News For Non-Profits

Annual survey names best nonprofit employers 
Do you want to see how your organization holds up against the nonprofits that employees like best? The 2013 “Best Nonprofits To Work For,” a yearly competition conducted by The NonProfit Times and Best Companies Group, is available to peruse at
The confidential survey ranks nonprofits according to how their employees rated them in areas such as leadership and planning, role satisfaction, and work environment. Caring about employees and offering flexible benefits were among the traits common to the best-rated organizations.
Health care “play or pay” delayed until 2015
Many employers — including nonprofits — will enjoy a one-year respite from a significant provision of the 2010 health care act: shared responsibility, also known as “play or pay.” The provision will take effect Jan. 1, 2015, rather than Jan. 1, 2014, as originally scheduled. The deferral was announced in July.
Under the play-or-pay provision, “large” employers that don’t offer a “minimum value” of “affordable health coverage” to their full-time employees will risk a penalty if just one full-timer receives a premium tax credit for purchasing individual coverage through one of the new affordable insurance exchanges. “Large” employers have 50 or more full-time employees — or a mix of part-timers and full-timers that’s “equivalent” to 50 or more full-timers.
If you are a large employer, you now have more time to determine whether your coverage meets the requirements and, if it doesn’t, to consider whether to adjust coverage to comply or risk the penalties. Keep in mind that additional IRS guidance is expected.

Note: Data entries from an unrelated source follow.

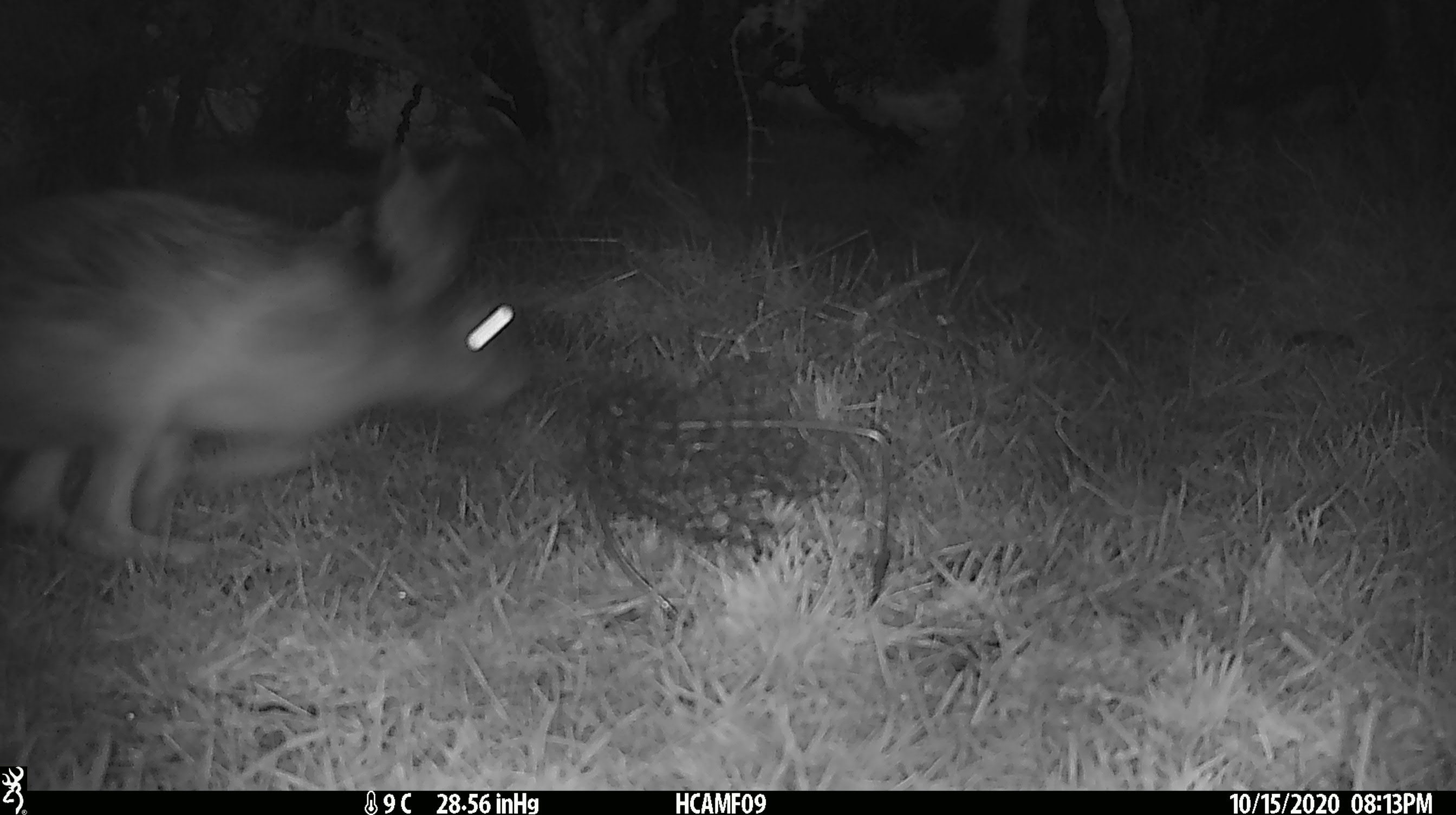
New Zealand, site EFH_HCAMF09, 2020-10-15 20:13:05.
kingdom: Animalia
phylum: Chordata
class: Mammalia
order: Lagomorpha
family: Leporidae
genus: Lepus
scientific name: Lepus europaeus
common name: brown hare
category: hare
Hare (brown hare) (Lepus europaeus).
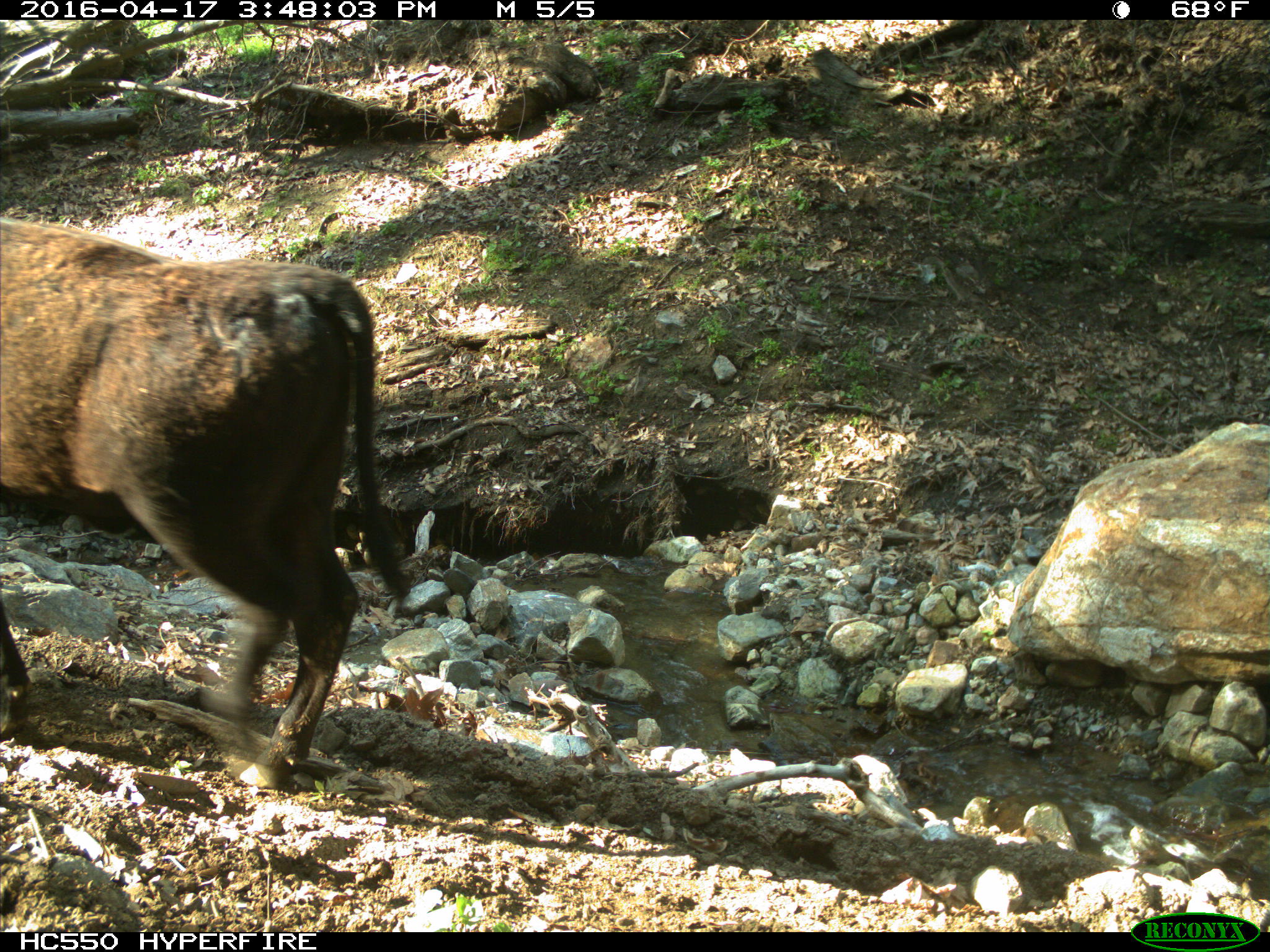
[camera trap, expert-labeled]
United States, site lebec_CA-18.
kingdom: Animalia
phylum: Chordata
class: Mammalia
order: Artiodactyla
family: Bovidae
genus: Bos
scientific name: Bos taurus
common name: domestic cow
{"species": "Bos taurus (domestic cow)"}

If you’re a smaller organization, be aware that, beginning in 2014, an enhanced version of the health care coverage tax credit may be available to reimburse your nonprofit for up to 35% of the health care premiums you pay.
Contact AAF if you have questions on how these changes will affect your nonprofit.
Embezzlement scam linked to maintenance contracts
A former mechanic, with authority to approve some maintenance contracts, recently pled guilty to stealing $1.1 million from the Woodruff Arts Center, the Atlanta area’s largest cultural center. He faces a possible prison term of 41 to 51 months. According to prosecutors, the employee used bogus invoices and kickbacks from a vendor to steal from the center over several years.
One way to thwart this type of embezzlement is for the executive director to co-approve invoices — particularly large ones. And do a little digging to make sure expenses and the vendors providing the services are legitimate.